Keesokan paginya, Shin benar-benar menepati janjinya dan kembali menemui Aewol. Aewol menyadari Shin datang dengan badan penuh luka. Bukan luka akibat berlari melalui hutan, tapi luka karena pukulan. Shin datang membawa banyak makanan untuk Aewol dan beberapa pakaian katun yang ukurannya lebih pas untuk Aewol.

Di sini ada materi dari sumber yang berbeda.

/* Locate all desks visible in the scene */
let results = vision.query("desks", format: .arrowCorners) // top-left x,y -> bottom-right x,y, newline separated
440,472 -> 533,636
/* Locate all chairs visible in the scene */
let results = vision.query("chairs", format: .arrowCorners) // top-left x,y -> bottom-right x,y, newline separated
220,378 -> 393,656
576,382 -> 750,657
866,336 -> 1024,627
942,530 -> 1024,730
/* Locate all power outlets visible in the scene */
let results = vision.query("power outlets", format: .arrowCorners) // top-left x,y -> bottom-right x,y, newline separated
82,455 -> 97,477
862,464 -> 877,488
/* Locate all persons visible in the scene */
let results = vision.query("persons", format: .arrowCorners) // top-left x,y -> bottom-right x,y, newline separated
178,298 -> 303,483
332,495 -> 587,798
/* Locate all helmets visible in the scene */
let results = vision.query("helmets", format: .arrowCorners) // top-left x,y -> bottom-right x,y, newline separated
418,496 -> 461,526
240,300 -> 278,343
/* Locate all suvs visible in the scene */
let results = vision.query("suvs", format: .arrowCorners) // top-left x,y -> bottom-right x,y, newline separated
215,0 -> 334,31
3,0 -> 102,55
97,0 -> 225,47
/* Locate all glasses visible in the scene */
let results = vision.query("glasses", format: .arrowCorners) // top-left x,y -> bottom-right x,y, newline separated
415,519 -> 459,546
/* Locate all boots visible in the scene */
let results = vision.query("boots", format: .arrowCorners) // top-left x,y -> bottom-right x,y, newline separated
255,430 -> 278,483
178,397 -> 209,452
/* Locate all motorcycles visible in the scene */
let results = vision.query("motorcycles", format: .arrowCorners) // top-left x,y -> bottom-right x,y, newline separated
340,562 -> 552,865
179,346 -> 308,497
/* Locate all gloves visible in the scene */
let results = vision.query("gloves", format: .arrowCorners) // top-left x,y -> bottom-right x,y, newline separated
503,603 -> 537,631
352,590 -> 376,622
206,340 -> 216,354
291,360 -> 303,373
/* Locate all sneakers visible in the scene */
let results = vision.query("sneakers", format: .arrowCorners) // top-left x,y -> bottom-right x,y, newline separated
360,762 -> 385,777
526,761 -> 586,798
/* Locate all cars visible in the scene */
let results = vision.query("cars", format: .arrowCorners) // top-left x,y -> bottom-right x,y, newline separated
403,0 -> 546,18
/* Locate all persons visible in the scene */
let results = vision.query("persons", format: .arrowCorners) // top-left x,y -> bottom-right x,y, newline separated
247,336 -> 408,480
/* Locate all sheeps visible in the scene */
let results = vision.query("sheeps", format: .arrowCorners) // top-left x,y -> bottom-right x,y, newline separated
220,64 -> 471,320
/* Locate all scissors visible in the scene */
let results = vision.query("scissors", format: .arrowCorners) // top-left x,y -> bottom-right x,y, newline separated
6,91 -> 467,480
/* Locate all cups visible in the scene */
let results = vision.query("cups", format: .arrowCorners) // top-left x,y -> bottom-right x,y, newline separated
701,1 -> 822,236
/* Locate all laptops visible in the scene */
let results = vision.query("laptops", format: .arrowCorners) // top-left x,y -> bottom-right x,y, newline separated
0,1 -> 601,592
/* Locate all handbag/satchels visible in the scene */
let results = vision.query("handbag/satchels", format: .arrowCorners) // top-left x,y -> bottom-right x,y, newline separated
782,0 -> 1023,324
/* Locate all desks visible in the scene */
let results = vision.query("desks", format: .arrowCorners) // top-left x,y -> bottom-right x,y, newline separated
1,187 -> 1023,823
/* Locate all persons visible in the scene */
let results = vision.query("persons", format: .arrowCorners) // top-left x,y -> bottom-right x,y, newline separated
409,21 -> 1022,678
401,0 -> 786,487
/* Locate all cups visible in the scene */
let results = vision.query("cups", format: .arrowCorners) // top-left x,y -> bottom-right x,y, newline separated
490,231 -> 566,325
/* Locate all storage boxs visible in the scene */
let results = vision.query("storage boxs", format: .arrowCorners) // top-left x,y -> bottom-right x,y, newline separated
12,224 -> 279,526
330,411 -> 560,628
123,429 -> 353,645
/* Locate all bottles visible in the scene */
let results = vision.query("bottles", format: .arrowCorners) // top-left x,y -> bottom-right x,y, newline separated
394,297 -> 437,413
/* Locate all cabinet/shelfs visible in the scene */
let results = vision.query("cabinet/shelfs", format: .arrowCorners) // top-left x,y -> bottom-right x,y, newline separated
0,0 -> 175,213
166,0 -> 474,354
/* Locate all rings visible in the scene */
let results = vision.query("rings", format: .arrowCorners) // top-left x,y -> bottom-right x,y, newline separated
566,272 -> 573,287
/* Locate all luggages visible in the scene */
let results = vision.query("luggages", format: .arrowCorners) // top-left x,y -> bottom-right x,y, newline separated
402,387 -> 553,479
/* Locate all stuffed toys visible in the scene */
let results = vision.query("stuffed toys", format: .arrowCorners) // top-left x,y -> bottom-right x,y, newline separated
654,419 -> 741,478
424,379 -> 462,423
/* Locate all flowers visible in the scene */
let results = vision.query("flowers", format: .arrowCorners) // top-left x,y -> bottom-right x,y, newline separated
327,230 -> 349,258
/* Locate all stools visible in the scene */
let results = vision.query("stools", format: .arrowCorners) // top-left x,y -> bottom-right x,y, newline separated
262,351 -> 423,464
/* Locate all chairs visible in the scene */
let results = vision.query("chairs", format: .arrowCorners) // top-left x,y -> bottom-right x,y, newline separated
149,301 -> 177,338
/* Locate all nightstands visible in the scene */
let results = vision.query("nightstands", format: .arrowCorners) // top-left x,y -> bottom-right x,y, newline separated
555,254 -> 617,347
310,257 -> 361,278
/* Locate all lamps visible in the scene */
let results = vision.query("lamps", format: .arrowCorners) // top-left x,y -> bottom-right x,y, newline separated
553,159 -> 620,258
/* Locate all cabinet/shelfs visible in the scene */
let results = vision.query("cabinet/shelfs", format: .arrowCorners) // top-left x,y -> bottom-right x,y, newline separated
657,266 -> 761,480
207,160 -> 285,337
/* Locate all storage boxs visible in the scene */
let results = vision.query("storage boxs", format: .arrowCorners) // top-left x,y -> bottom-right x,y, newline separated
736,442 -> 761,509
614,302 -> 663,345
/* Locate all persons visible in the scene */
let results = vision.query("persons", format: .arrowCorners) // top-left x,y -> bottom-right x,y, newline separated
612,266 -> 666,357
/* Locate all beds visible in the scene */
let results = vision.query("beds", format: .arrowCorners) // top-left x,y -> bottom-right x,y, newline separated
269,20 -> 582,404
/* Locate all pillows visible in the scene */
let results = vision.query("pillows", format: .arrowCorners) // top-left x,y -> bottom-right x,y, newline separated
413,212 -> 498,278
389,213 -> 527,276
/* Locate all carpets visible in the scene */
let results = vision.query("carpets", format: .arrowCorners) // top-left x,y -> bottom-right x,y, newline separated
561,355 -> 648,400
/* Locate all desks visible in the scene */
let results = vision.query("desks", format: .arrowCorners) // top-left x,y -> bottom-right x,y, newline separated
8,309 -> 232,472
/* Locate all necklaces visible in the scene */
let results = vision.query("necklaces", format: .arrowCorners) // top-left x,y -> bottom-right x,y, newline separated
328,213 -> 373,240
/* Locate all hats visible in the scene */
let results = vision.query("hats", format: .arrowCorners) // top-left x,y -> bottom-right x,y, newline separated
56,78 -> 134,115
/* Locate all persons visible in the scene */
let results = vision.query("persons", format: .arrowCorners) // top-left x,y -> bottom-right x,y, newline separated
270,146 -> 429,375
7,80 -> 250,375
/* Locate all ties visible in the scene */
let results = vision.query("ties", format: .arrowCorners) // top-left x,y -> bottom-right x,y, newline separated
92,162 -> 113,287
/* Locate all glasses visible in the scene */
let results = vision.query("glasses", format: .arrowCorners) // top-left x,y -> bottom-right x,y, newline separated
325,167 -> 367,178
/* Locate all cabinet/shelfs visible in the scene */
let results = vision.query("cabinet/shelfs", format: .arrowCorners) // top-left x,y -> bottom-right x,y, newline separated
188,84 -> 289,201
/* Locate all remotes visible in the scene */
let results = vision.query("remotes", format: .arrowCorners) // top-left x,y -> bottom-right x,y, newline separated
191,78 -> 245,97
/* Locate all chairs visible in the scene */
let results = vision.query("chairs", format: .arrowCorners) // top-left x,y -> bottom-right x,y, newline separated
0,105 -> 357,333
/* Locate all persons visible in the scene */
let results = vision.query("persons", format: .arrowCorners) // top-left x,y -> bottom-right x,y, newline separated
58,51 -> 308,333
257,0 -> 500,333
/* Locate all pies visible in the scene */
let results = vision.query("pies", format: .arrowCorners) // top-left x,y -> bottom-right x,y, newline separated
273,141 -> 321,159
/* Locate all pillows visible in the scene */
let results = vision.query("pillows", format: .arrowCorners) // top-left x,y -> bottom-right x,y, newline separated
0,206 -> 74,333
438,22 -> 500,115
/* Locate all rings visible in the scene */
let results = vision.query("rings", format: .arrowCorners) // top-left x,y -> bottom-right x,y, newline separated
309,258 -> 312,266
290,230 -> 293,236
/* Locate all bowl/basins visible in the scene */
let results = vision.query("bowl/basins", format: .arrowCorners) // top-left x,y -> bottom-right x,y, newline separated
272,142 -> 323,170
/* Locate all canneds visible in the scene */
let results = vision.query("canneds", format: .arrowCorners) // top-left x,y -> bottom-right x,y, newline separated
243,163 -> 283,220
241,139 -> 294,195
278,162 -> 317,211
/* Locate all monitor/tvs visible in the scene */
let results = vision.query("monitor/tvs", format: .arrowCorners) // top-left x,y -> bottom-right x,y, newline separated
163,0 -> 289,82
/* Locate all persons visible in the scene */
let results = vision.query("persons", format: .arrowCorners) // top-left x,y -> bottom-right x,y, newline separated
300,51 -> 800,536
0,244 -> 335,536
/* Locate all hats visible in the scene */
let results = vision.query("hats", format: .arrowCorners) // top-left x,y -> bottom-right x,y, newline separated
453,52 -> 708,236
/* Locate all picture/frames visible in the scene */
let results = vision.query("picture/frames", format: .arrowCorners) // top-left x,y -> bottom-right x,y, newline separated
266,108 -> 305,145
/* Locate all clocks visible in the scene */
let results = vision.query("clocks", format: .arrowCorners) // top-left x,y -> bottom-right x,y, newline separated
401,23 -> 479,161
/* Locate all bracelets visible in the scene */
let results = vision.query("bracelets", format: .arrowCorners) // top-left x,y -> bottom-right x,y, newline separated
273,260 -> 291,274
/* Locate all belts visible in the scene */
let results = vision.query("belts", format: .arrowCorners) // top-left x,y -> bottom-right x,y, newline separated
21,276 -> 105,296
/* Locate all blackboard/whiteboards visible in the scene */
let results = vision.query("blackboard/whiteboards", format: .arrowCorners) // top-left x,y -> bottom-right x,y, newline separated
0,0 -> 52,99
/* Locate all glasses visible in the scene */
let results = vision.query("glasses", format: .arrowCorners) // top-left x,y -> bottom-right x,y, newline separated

Ia mengeluarkan semua barang yang ia bawa di dalam keranjang yang biasa ia gunakan untuk mengumpulkan rumput herbal di gunung. "Haha aku menyembunyikan ini semua. Ini ada ubi dan kentang kukus. Maaf ya tidak bisa bawa yang lebih baik. Ada nasi kepal juga. Ini ada beberapa pakaian dan sepatu untukmu. Bahannya hanya dari katun, tidak seperti.. milikmu." ucap Shin merasa bersalah. Aewol mengambil pakaiannya dan mengelusnya. Bahannya lebih kasar daripada sutra yang ia kenakan untuk menutup tubuh, tapi ia bisa merasakan ketulusan dan ketekunan di setiap jahitan. Aewol tersenyum, "Tidak. Ini jauh lebih baik daripada sutra yang kebesaran." Aewol segera berdiri dan hendak melepas pakaiannya. Shin langsung menutup matanya dengan panik. "J-jangan ganti sekarang lah!!! Astaga apa kau tidak tahu malu?!" Aewol memiringkan wajahnya bingung. Shin berteriak lagi, "Pokoknya ganti saat aku pergi!!" Aewol mengangguk dan tidak jadi melepas pakaiannya.
Shin menyodorkan kepalan nasi untuk Aewol. "Ini. Makanlah." Aewol mengambilnya, mengendus-endus lalu mencoba segigit. Awalnya dia merasa aneh, tapi dia tetap memakannya. "Maaf kalau tidak enak ya. Kami tidak punya banyak bahan makanan yang masih bagus." Shin membongkar isi tasnya lagi lalu mengeluarkan sebuah tusuk konde dari giok putih. Shin mengelusnya lalu menatap Aewol. "Kupikir ini cocok untukmu. Ini milik ibuku. Kamu bisa tata rambutmu tidak?" Aewol menggeleng sambil terus mengunyah. Kedua pipinya menggembung seperti tikus. Shin tertawa. "Sini." Ia berlutut di belakang Aewol dan menggulung rambut Aewol yang panjang.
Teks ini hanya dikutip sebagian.